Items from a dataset
--- START ---
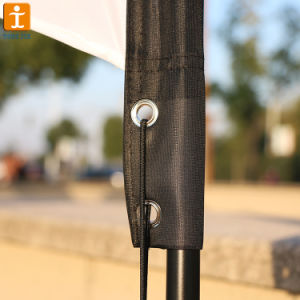 Прочного трикотажные полиэфирная ткань Tear Drop баннеры (TJ-20)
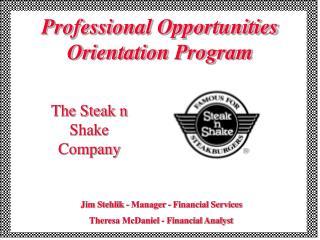 Professional Opportunities Orientation Program
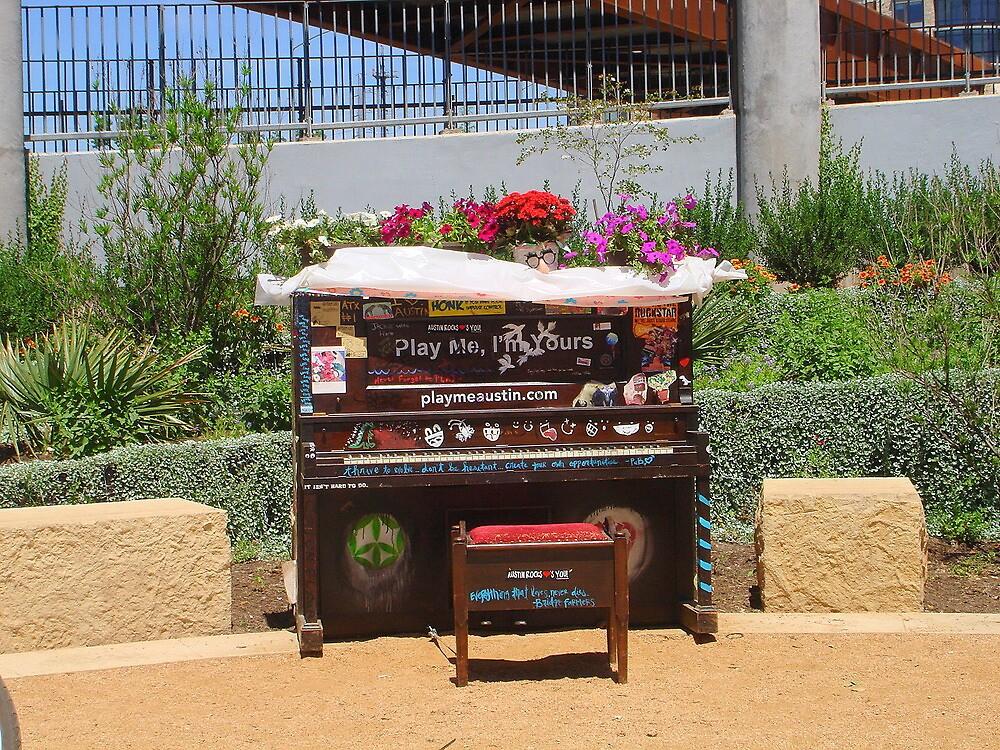 Whimsical Piano by Yajhayra Maria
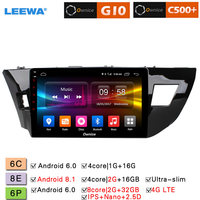 LEEWA 10.1 2.5D Nano IPS Screen Android 8.1 8 Core/DDR3 2G/32G/4G LTE Car Media Player With GPS/FM For Toyota Levin 2013 2018
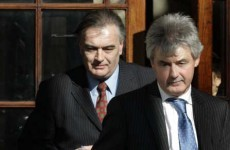 Ian Bailey's lawyer: French authorities intend to continue with process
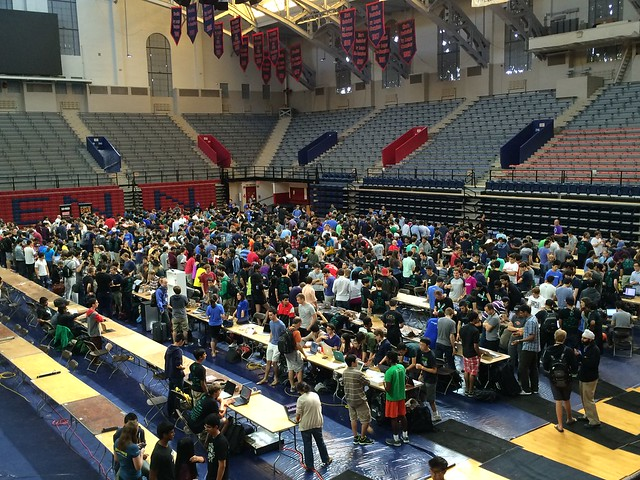 PennApps X Hack Expo
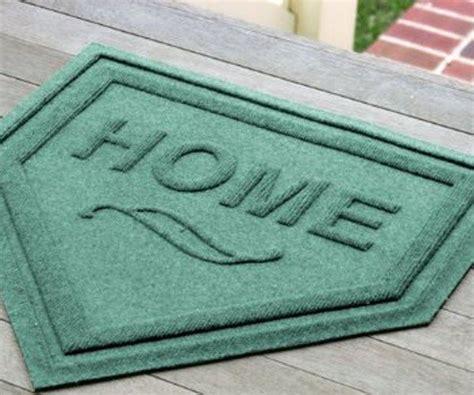 water hog rug waterhog home plate mat entry door mat 187 gadget flow
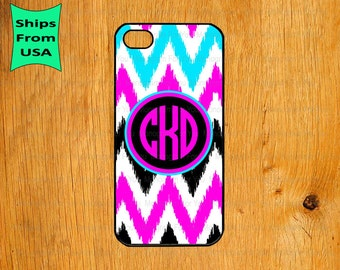 iPhone 6/6s Plus Case, iPhone 6/6s Case, Chevron Pattern Monogram iPhone 5s Case, iPhone 5c Cover, iPhone 4 4s Cases,iPhone SE Case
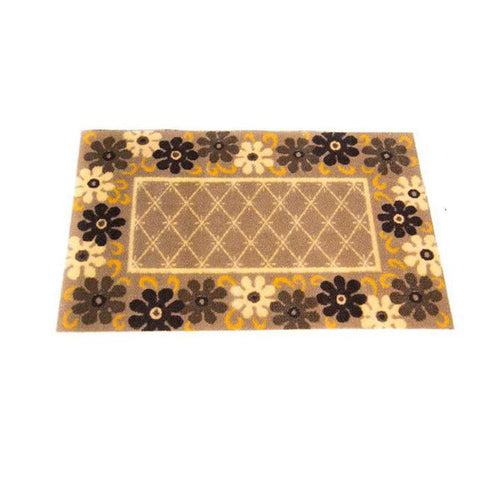 Microfibre Rubber Backed Indoor Floor & Door Mat – 16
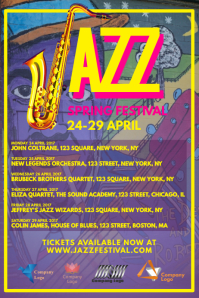 Jazz Concert Schedule Poster Template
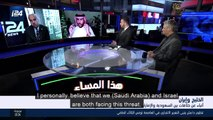 Saudi analyst on Israeli TV: 'Saudi Arabia & Israel should launch joint war on Iran' - English Subs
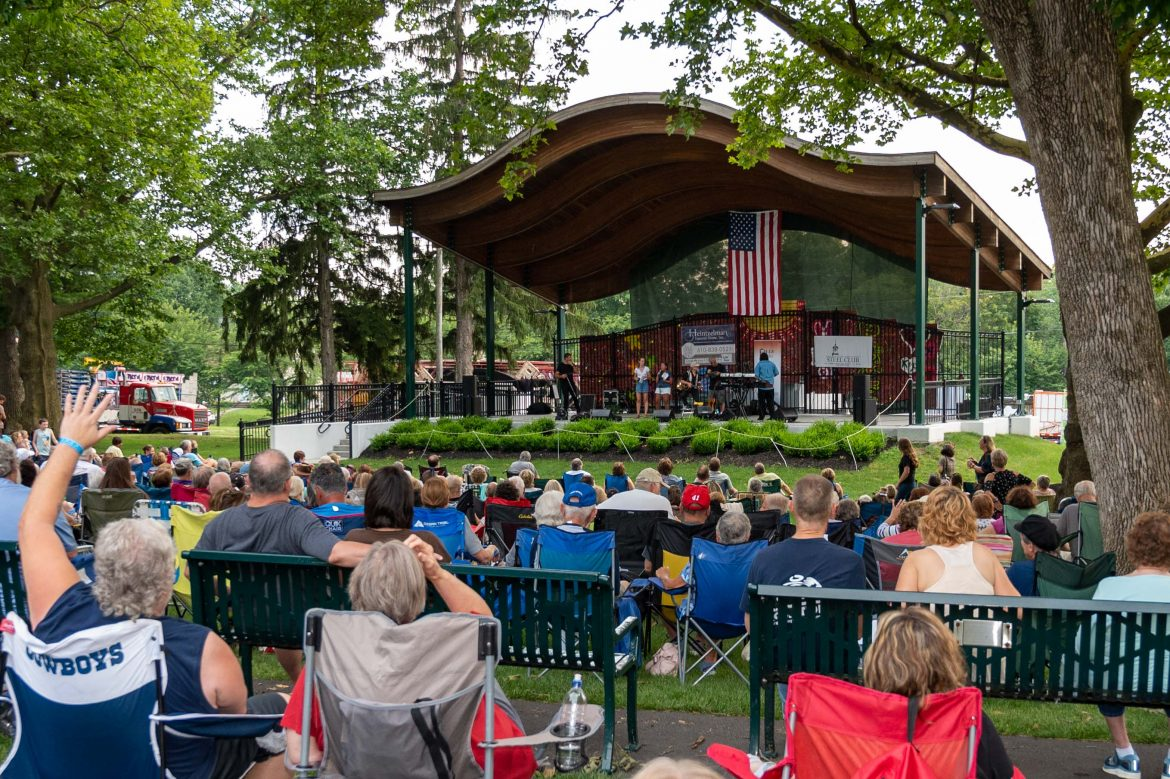 Music in the Park Hellertown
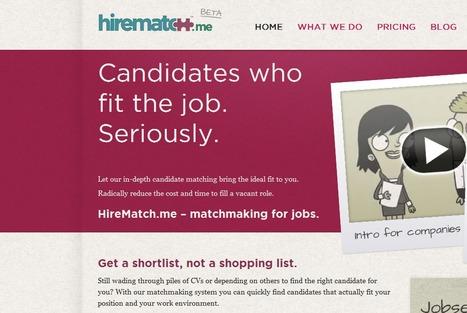 HireMatch.Me   99Launches   99Launch.es   Scoop.it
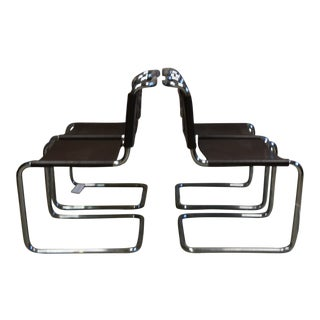 Mid Century Marcel Breuer Chrome & Leather Chairs - Set of 4 For Sale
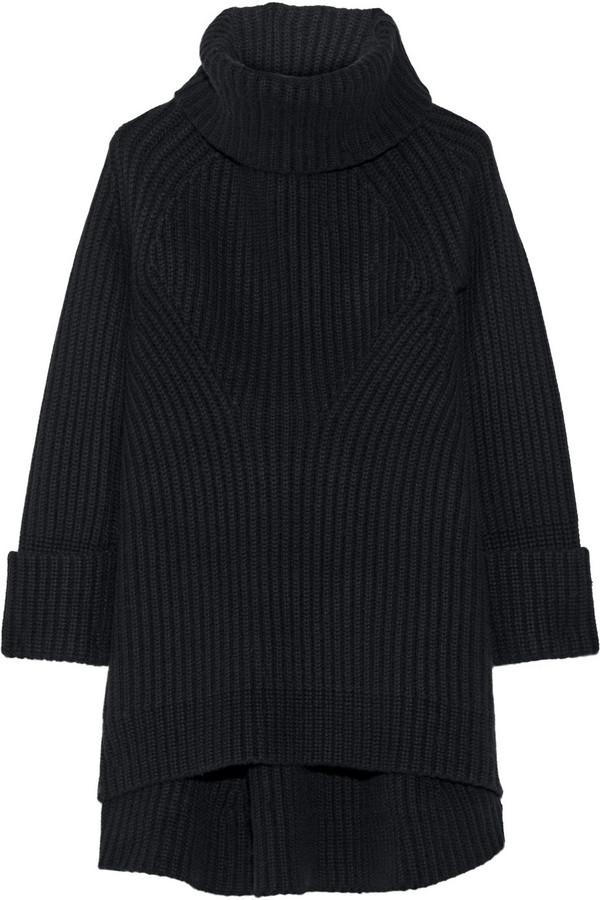 Co Ribbed Wool and Cashmere Blend Turtleneck Sweater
--- END ---
Exercise details
All lines from the beginning of the entries above to the line containing "Music in the Park Hellertown", inclusive, should be printed exactly, apart from the pictures.

Exercise solution
 Прочного трикотажные полиэфирная ткань Tear Drop баннеры (TJ-20)
 Professional Opportunities Orientation Program
 Whimsical Piano by Yajhayra Maria
 LEEWA 10.1 2.5D Nano IPS Screen Android 8.1 8 Core/DDR3 2G/32G/4G LTE Car Media Player With GPS/FM For Toyota Levin 2013 2018
 Ian Bailey's lawyer: French authorities intend to continue with process
 PennApps X Hack Expo
 water hog rug waterhog home plate mat entry door mat 187 gadget flow
 iPhone 6/6s Plus Case, iPhone 6/6s Case, Chevron Pattern Monogram iPhone 5s Case, iPhone 5c Cover, iPhone 4 4s Cases,iPhone SE Case
 Microfibre Rubber Backed Indoor Floor & Door Mat – 16
 Jazz Concert Schedule Poster Template
 Saudi analyst on Israeli TV: 'Saudi Arabia & Israel should launch joint war on Iran' - English Subs
 Music in the Park Hellertown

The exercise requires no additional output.